Why should I bother to reflect?
Within the GMC’s (General Medical Council) Good Medical Practice1 it is laid out that doctors should be engaging in regular reflection.
Reflection can help you to:
- identify how best you learn, making you a more effective learner
- develop critical thinking, an important skill in medical practice
- improve your clinical practice
- demonstrate your learning for ARCPs, as a trainee and revalidation, as a consultant.

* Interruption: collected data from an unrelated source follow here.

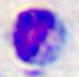 400x magnification. Photomicrograph. A white blood cell is shown.Report the malaria status of this cell.
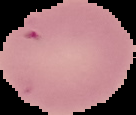
Uninfected.

Image is 136×115 pixels. From a thin blood smear. Segmented cell region on a black background.State which cell type is depicted.
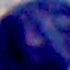
This is a leukocyte.

modality = photomicrograph
magnification = 1000x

Can my reflections be used in court?
There is no absolute legal protection for a doctor’s reflections2 so it is, at least in theory, possible that they could be demanded by the court. In addition, if used as part of a doctor’s defence (to demonstrate learning, etc.) these reflections are then in the public domain and can potentially be used by other bodies, eg tribunal processes.

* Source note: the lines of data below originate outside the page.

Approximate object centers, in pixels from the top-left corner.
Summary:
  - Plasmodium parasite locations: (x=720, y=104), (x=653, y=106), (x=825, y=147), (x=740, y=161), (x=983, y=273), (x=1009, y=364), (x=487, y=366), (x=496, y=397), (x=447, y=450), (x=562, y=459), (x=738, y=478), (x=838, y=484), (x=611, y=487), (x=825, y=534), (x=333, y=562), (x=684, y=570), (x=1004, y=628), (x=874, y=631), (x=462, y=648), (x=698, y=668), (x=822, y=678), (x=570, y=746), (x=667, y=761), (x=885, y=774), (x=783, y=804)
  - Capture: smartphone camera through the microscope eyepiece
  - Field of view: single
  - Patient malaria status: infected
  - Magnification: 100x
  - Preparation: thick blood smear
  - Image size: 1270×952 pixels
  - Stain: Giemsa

The GMC have stated that they would not use reflections in a fitness to practise hearing, however there is still some uncertainty around this. It is prudent to write reflections as if they could be shared in a court of law. It is certainly vital that you can show evidence of reflection which is one reason why it is so important to do.
How should I reflect?
There is no absolutely correct way to reflect; indeed, there is little evidence on the best way to do it and the evidence that exists is largely theoretical34. Certainly it is advisable to be measured in your reflections and not to write them in the heat of the moment when emotions may be running high. The Academy of Royal Colleges has produced a document to guide the use of ePortfolio and reflective practice2.
Key components include:
- Keep reflective notes as fully anonymised as possible, eg ‘child with a respiratory complaint’ rather than ‘a 2 year old boy with viral induced wheeze’.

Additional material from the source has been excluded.